Il faut ajouter à cette défaillance flagrante de Boeing le fait que les pilotes n’ont été que très partiellement informés sur la nature même du nouveau logiciel de commande de la puissance des moteurs et de l’assiette de l’avion. Boeing a fait confiance – les yeux fermés – à ce logiciel d’ « intelligence artificielle » supposé prendre le relais des décisions du pilote. On en est arrivé avec cet aveuglement à considérer qu’il n’y a tout simplement plus de pilote dans l’avion puisqu’il est devenu incapable d’intervenir sur les décisions » prises par l’ordinateur de bord.

Pourquoi Boeing a-t-il doublé d’ingéniosité pour pouvoir installer ces moteurs sur-dimensionnés par rapport aux ailes de l’avion qui n’ont pas fondamentalement changé depuis 1967 ? Pour une autre raison qui relève de la politique de marketing de cette société. Il a fallu en effet modifier la géométrie du bras de support et d’attache des moteurs pour que la distance les séparant du sol reste suffisante mais aussi et surtout pour que ces moteurs restent aisément accessibles lors des opérations de maintenance.
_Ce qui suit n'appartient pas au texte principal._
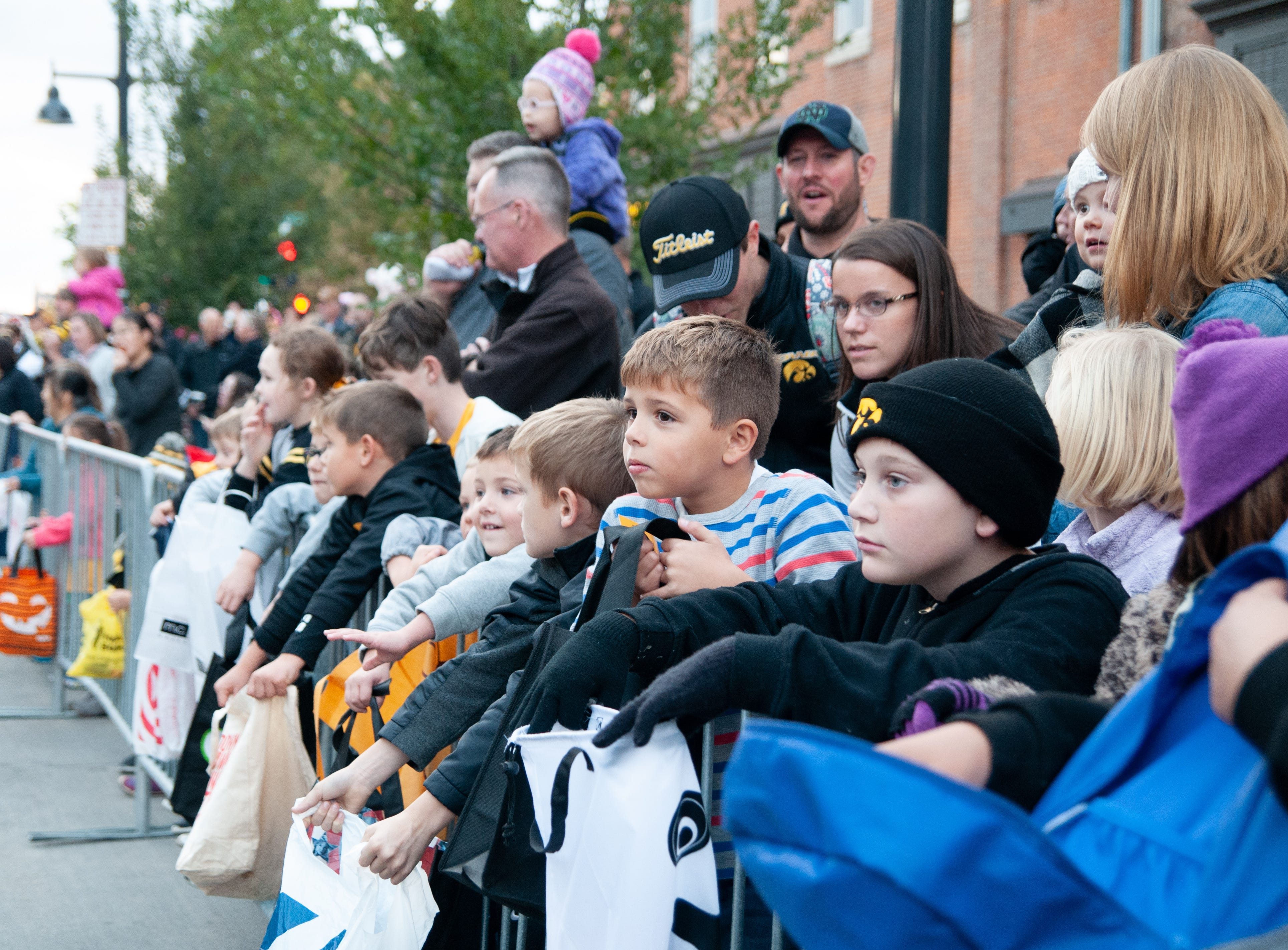 Kids line Washington Street for the 2018 Homecoming parade, Friday, Oct. 19, 2018, in Iowa City.
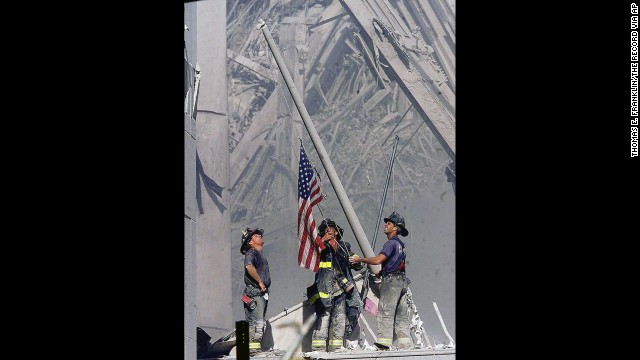 Firefighters George Johnson, Dan McWilliams and Billy Eisengrein raise a flag at ground zero in New York after the terror attacks on September 11, 2001. The scene was immortalized by photographer Thomas E. Franklin. The image has been widely reproduced in the decade since it was first published. View 25 of history's most iconic photographs.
Ces opérations sont en effet coûteuses et le simple fait que les nouveaux moteurs du B737 MAX se trouvent pratiquement à hauteur d’homme ce qui réduit les coûts de maintenance. Les 737 MAX resteront donc encore cloués au sol pour longtemps … espérant avoir fait l’économie d’une nouvelle certification Boeing se voit au contraire confronté à ses responsabilités. Cette histoire dégage des relents de corruption d’autant plus que Boeing est l’un des principaux acteurs du complexe militaro-industriel américain. S’en remettre à un logiciel aussi sophistiqué soit-il et qualifié d’intelligent pour faire voler en toute sécurité un avion est criminel et le cas du B 737 MAX en est une illustration.